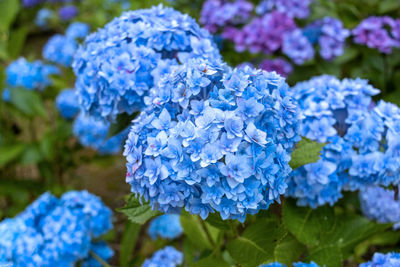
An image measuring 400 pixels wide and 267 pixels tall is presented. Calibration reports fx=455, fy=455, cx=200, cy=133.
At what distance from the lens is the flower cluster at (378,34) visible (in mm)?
2229

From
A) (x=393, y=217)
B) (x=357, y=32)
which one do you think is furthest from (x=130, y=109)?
A: (x=357, y=32)

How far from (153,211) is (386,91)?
5.75ft

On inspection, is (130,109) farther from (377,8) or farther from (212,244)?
(377,8)

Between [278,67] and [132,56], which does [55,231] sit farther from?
[278,67]

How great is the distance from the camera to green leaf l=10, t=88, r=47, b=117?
272cm

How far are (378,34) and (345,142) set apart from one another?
1.08m

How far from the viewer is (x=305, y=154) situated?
49.0 inches

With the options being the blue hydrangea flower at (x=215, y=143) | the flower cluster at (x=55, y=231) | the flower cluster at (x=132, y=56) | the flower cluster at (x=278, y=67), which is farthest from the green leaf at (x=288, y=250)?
the flower cluster at (x=278, y=67)

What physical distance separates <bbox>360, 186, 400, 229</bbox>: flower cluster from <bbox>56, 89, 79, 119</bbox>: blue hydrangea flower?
5.84 feet

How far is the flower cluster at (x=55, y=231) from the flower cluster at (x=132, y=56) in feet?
1.58

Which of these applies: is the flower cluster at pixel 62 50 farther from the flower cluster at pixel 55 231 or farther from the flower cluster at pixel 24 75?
the flower cluster at pixel 55 231

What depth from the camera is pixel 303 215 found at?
150cm

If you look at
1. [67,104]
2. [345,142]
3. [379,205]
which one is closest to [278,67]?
[379,205]

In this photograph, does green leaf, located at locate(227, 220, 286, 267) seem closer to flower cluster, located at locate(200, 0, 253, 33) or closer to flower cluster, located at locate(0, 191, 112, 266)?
flower cluster, located at locate(0, 191, 112, 266)
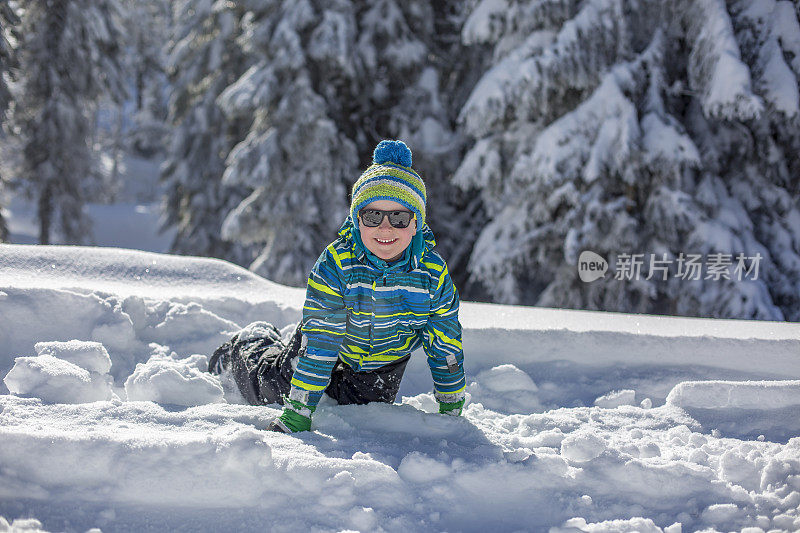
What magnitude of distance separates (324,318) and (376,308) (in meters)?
0.21

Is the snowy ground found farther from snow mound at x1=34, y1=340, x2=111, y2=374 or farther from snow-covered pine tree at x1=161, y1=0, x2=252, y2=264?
snow-covered pine tree at x1=161, y1=0, x2=252, y2=264

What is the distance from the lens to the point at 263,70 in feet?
30.0

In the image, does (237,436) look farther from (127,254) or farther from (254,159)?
(254,159)

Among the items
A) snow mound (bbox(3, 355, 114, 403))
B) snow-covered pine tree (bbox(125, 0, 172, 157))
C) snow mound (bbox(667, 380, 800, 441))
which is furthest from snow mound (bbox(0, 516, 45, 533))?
snow-covered pine tree (bbox(125, 0, 172, 157))

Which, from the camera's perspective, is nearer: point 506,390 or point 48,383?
point 48,383

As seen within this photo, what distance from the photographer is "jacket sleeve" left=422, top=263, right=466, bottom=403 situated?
2.45 m

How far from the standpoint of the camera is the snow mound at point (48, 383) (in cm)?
229

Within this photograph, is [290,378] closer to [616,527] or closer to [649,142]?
[616,527]

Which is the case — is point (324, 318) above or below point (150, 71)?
below

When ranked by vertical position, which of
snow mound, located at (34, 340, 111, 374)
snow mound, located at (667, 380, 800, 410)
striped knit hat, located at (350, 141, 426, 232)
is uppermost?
striped knit hat, located at (350, 141, 426, 232)

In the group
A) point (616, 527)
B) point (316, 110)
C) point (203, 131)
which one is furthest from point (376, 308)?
point (203, 131)

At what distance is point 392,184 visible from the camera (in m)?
2.33

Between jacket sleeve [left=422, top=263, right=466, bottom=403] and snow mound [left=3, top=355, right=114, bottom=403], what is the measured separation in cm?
136

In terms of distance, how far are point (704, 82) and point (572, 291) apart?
2.74 m
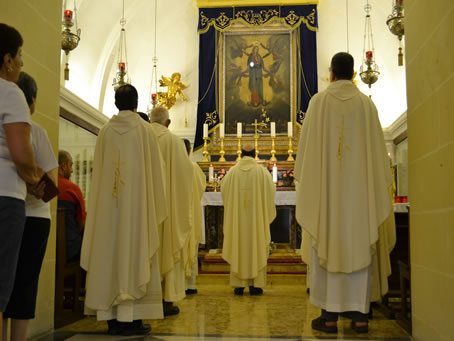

- Your instructions -
Copy every line above word for word, leaving out the pictures.

- Result for this exercise -
An image measuring 400 pixels wide and 267 pixels tall is presented. Calibration reports fx=455, fy=455, cx=200, cy=133.
At what distance from the lens is the flower cluster at (378,34) visible (in mm)?
2229

From
A) (x=393, y=217)
B) (x=357, y=32)
which one do you think is furthest from (x=130, y=109)?
A: (x=357, y=32)

How far from (153,211) is (386,91)?
5.75ft

On inspection, is (130,109) farther from (377,8) or farther from (212,244)?
(377,8)

Between [278,67] and [132,56], which does [55,231] sit farther from?
[278,67]

How great is the distance from the camera to green leaf l=10, t=88, r=47, b=117?
272cm

How far are (378,34) and (345,142) set apart from one another?
1.08m

How far from the viewer is (x=305, y=154) situated?
49.0 inches

With the options being the blue hydrangea flower at (x=215, y=143) | the flower cluster at (x=55, y=231) | the flower cluster at (x=132, y=56) | the flower cluster at (x=278, y=67), which is farthest from the green leaf at (x=288, y=250)?
the flower cluster at (x=278, y=67)

What physical distance separates <bbox>360, 186, 400, 229</bbox>: flower cluster from <bbox>56, 89, 79, 119</bbox>: blue hydrangea flower?
5.84 feet

How far is the flower cluster at (x=55, y=231) from the flower cluster at (x=132, y=56) in feet?
1.58

Which of these applies: is the flower cluster at pixel 62 50 farther from the flower cluster at pixel 55 231 or farther from the flower cluster at pixel 24 75?
the flower cluster at pixel 55 231

What depth from the camera is pixel 303 215 found at?
150cm

If you look at
1. [67,104]
2. [345,142]
3. [379,205]
which one is closest to [278,67]?
[379,205]

In this photograph, does green leaf, located at locate(227, 220, 286, 267) seem closer to flower cluster, located at locate(200, 0, 253, 33) or closer to flower cluster, located at locate(0, 191, 112, 266)?
flower cluster, located at locate(0, 191, 112, 266)
What magnitude of distance separates (324,318) and (376,308) (in meters)?
0.21

Is the snowy ground found farther from snow mound at x1=34, y1=340, x2=111, y2=374 or farther from snow-covered pine tree at x1=161, y1=0, x2=252, y2=264?
snow-covered pine tree at x1=161, y1=0, x2=252, y2=264

What is the distance from the lens to the point at 263,70 in feet?
30.0

In the image, does (237,436) look farther from (127,254) or farther from (254,159)?
(254,159)

Among the items
A) snow mound (bbox(3, 355, 114, 403))
B) snow-covered pine tree (bbox(125, 0, 172, 157))
C) snow mound (bbox(667, 380, 800, 441))
which is furthest from snow mound (bbox(0, 516, 45, 533))?
snow-covered pine tree (bbox(125, 0, 172, 157))

Which, from the camera's perspective, is nearer: point 506,390 or point 48,383?
point 48,383

As seen within this photo, what distance from the photographer is "jacket sleeve" left=422, top=263, right=466, bottom=403 situated?
2.45 m

How far from the standpoint of the camera is the snow mound at point (48, 383) (in cm)?
229

Within this photograph, is [290,378] closer to [616,527] or closer to [649,142]?
[616,527]

Which is the case — is point (324, 318) above or below point (150, 71)?
below

When ranked by vertical position, which of
snow mound, located at (34, 340, 111, 374)
snow mound, located at (667, 380, 800, 410)
striped knit hat, located at (350, 141, 426, 232)
is uppermost?
striped knit hat, located at (350, 141, 426, 232)

In the group
A) point (616, 527)
B) point (316, 110)
C) point (203, 131)
which one is furthest from point (376, 308)?
point (203, 131)

At what distance is point 392,184 visible from the camera (in m)?
2.33

Between jacket sleeve [left=422, top=263, right=466, bottom=403] and snow mound [left=3, top=355, right=114, bottom=403], what is the measured separation in cm?
136

In terms of distance, how far are point (704, 82) and point (572, 291) apart?
2.74 m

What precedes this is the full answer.